◆ CONSIGNE:
Rédigez la suite du texte sur l'habillement des pirates, en reprenant juste après sa dernière phrase.

◆ EXTRAIT:

****

Dans le but de paraître plus respectables et prospères, certains capitaines portaient des perruques qui étaient à la mode parmi la riche gentry aux 17e et 18e siècles. Les perruques de l'époque étaient coûteuses à fabriquer et plus elles étaient longues, plus on paraissait riche. Connus pour leur flair et leur extravagance, les capitaines pirates plus huppés pouvaient décorer leur perruque blanche ou noire de rubans de couleur attachés aux extrémités. Barbe Noire ne portait pas de perruque pour autant que nous le sachions, mais il portait des rubans noirs noués dans sa grande barbe noire.
De nombreuses illustrations et films nous présentent des pirates portant des bandanas colorés mais il y a très peu de preuves qu'ils aient jamais été utilisés. Le mot bandana vient du mot hindi bandhnu qui fait référence à une méthode de teinture du tissu. Les marins ordinaires portaient parfois un foulard noué autour de la tête pour servir de bandeau de transpiration, le haut de la tête laissé découvert. Dans ce cas, le nœud était généralement fait à l'avant et non à l'arrière de la tête.
Les marins de toutes sortes portaient certainement des chapeaux, mais ceux-ci étaient généralement réservés au temps froid et étaient des bonnets en laine ou en cuir, bien ajustés,qui ne s'envolaient pas par grand vent. Pour le temps humide, on pouvait porter un chapeau en toile goudronnée pour le rendre imperméable. Une cape du même matériau pouvait également être utilisée en cas de tempête. Les vêtements pour la pluie et le froid étaient probablement conservés dans les réserves communes du navire et distribués à tous ceux qui se trouvaient sur le pont et qui étaient de quart à ce moment-là. Par temps chaud, le chapeau le plus populaire pour se protéger du soleil - du moins selon certaines descriptions contemporaines - était un chapeau rond léger avec un bord très étroit et circulaire.
Accessoires
Les pirates sont célèbres pour leurs boucles d'oreille en or et leurs cache-œil, qui n'étaient pas du tout courants pour les marins à l'âge d'or de la piraterie. Bien que certains aient prétendu que les marins pouvaient porter une boucle d'oreille pour conserver un peu d'or en vue d'un usage futur, par exemple pour qu'ils soient enterrés s'ils venaient à mourir à terre (sinon, ils étaient jetés à la mer sans frais pour qui que ce soit), en réalité, le port de boucles d'oreille était considéré comme efféminé (les courtisans élisabéthains semblent avoir été les seuls hommes à oser porter de telles babioles, et ils étaient souvent moqués pour cela). Il est possible que certains pirates aient porté un cache-œil, car les blessures n'étaient pas rares sur un voilier où les cordes et les gréments pouvaient se balancer dangereusement. Une autre cause de la perte de la vue d'un œil était que certains marins devaient fréquemment fixer le soleil au-dessus d'un bâton de visée, un instrument utilisé pour la navigation. Cependant, dans le monde de la piraterie, montrer ses cicatrices était un moyen pour les marins de démontrer qu'ils avaient une longue expérience en mer, d'où, peut-être, l'absence de cache-œil dans les archives historiques.

****

◆ DONNÉES EXTRAITES:
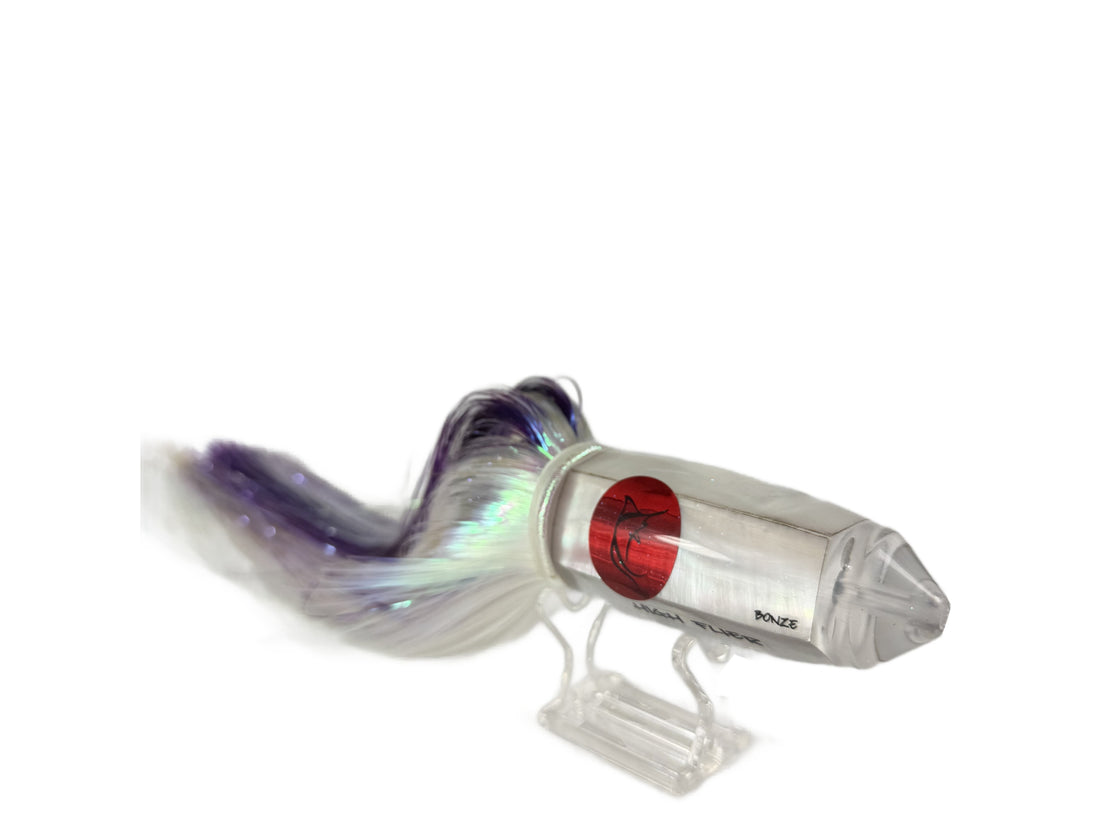 BONZE HIGH FLIER CUSTOM LURE
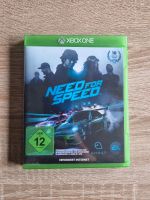 Need For Speed für XBOX ONE Nordrhein-Westfalen - Eslohe Vorschau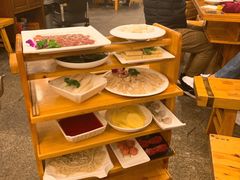 -老码头火锅(玉林店)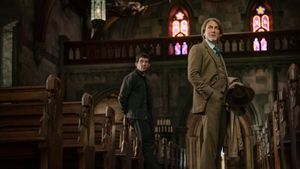 Sutradara Ungkap Ide Cerita untuk Film <i>Knives Out 4</i>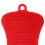 5PCS Silicone washing brush Washing Up Tool Cleaning Kitchen Scrubber 5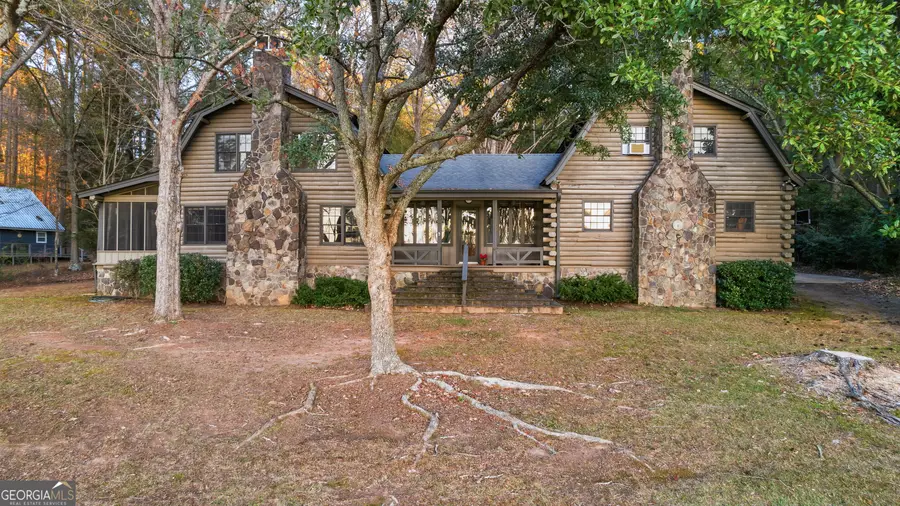 324 Blenny Run, Jackson, GA 30233 - #2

****

◆ RÉPONSE CI-DESSOUS:
Un accessoire que de nombreux pirates portaient était attaché en travers de la poitrine pour tenir en place certains objets. Une ceinture en soie pouvait être portée sur une épaule, ce qui était utile pour maintenir les pistolets. De petits morceaux de corde étaient attachés à la ceinture pour empêcher que de petits objets ne soient perdus, comme les couteaux de poche par exemple. Les pistolets pouvaient également être attachés à la ceinture à l'aide d'une cordelette, de sorte qu'une fois tirés, ils pouvaient être lâchés rapidement mais pas perdus pendant que l'on avait recours à l'épée ou au coutelas. Enfin, par temps froid, les marins portaient des gants ou des moufles en tricot et des chaussures en cuir à bouts ronds attachées par une petite boucle ou des lacets.
Se mettre sur son trente-et-un pour la terre ferme
Bien que les vêtements pour les tâches quotidiennes en mer aient pu être un peu ternes, les pirates s'habillaient bien lorsqu'ils descendaient à terre, par exemple dans les repaires de pirates. Les vêtements plus extravagants étaient facilement acquis auprès des riches passagers des navires capturés. Il existe des documents au sujet de marins pirates ordinaires portant des vêtements extraordinaires lors de leur toute dernière sortie publique: leur exécution. Les pirates sur le point d'être pendus portaient des manteaux et des vestes en velours, des pantalons en taffetas, des chemises en soie aux couleurs vives, des bas à rubans, des chaussures à boucles fantaisie et des chapeaux tricornes en feutre. Imaginez ces parures flamboyantes avec un ou deux pistolets cachés quelque part et un coutelas à la hanche, et vous obtenez l'image parfaite d'un pirate en vadrouille, prêt à faire la tournée des grands-ducs.